:: WORK REQUIRED ::
Would you return exactly the lines below from the line with "Crean un impresionante" through the line with "Ivy Wolfe in", both included, and nothing else, leaving out the pictures?

:: DATA FOR REVIEW ::
-- -- --

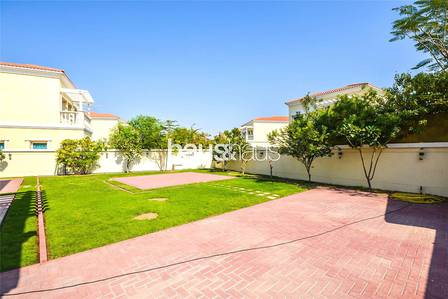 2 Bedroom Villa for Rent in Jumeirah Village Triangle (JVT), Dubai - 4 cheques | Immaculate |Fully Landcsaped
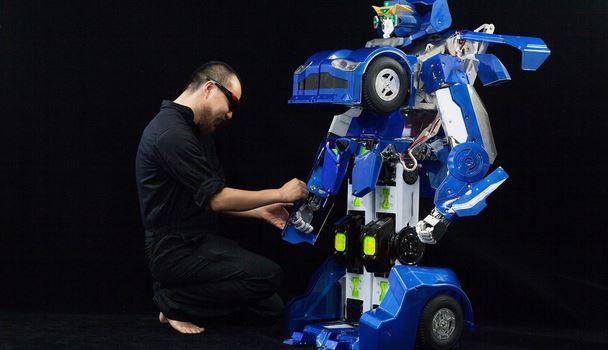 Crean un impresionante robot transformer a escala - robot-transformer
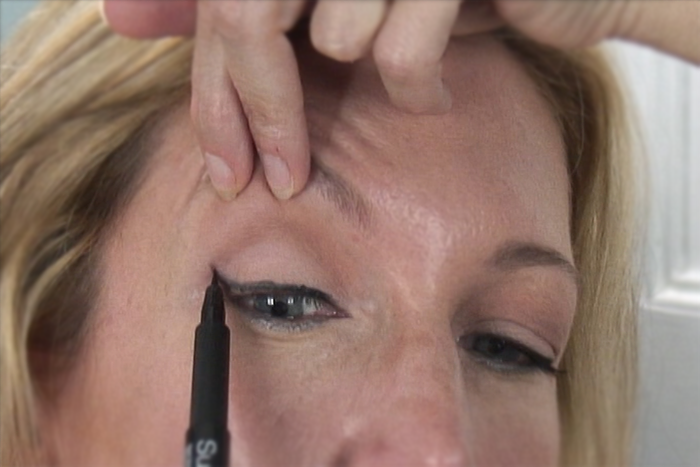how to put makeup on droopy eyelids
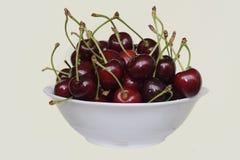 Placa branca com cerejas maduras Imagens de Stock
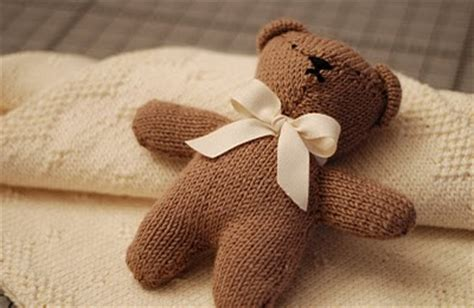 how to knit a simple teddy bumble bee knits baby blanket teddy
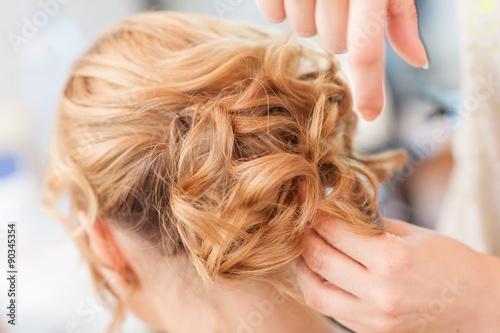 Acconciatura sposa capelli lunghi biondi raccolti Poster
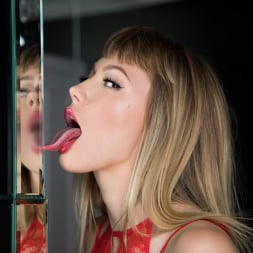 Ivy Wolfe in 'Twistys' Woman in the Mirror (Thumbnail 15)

-- -- --

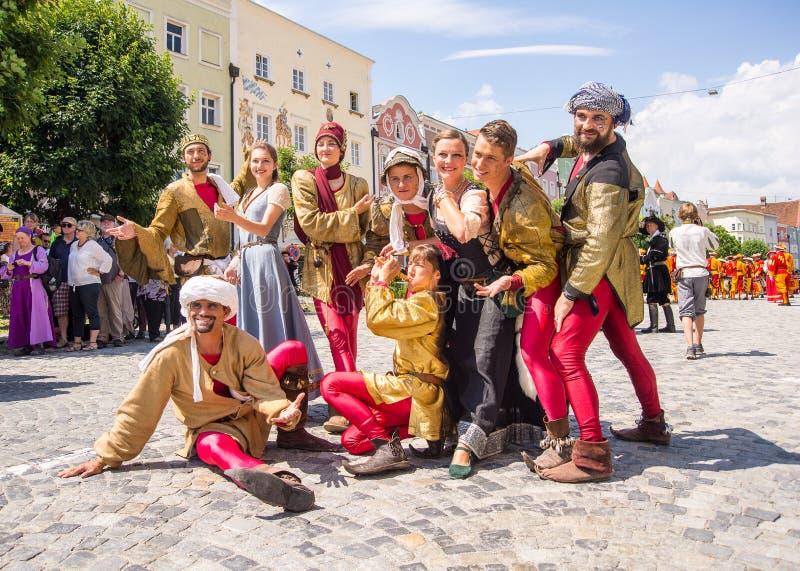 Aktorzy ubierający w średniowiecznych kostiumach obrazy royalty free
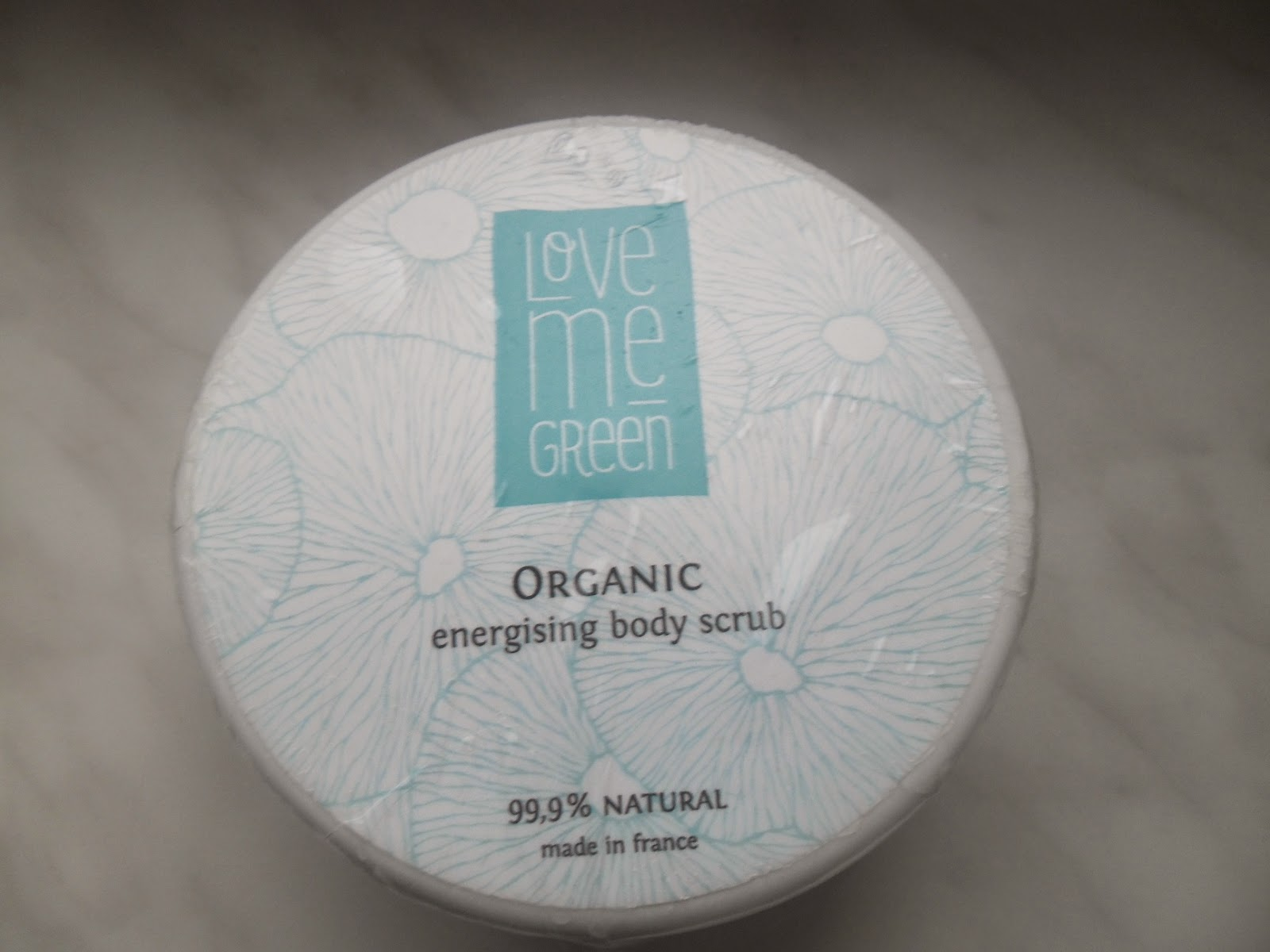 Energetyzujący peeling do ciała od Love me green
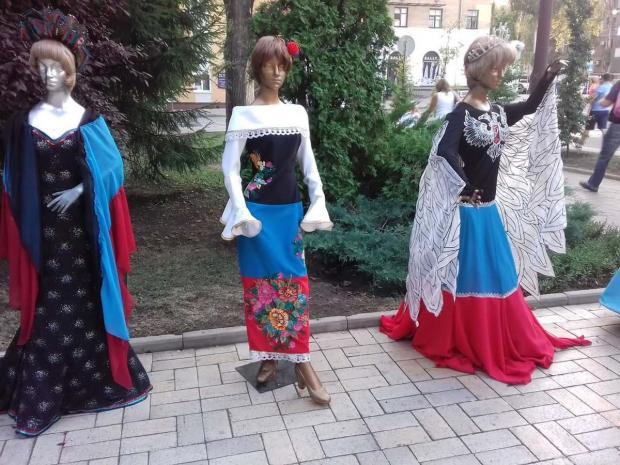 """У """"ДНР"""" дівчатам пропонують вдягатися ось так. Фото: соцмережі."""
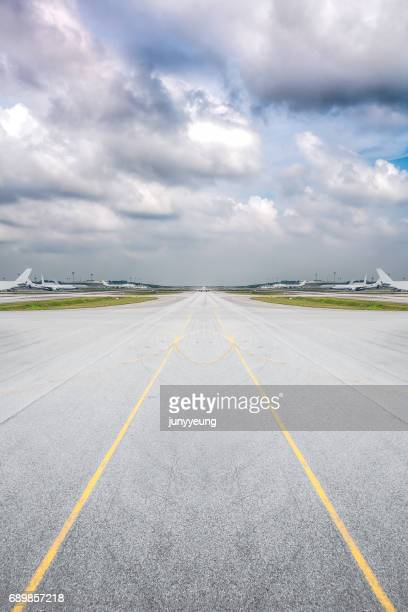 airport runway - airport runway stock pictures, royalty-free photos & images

-- -- --

:: THE ANSWER ::
 Crean un impresionante robot transformer a escala - robot-transformer
how to put makeup on droopy eyelids
 Placa branca com cerejas maduras Imagens de Stock
 how to knit a simple teddy bumble bee knits baby blanket teddy
 Acconciatura sposa capelli lunghi biondi raccolti Poster
 Ivy Wolfe in 'Twistys' Woman in the Mirror (Thumbnail 15)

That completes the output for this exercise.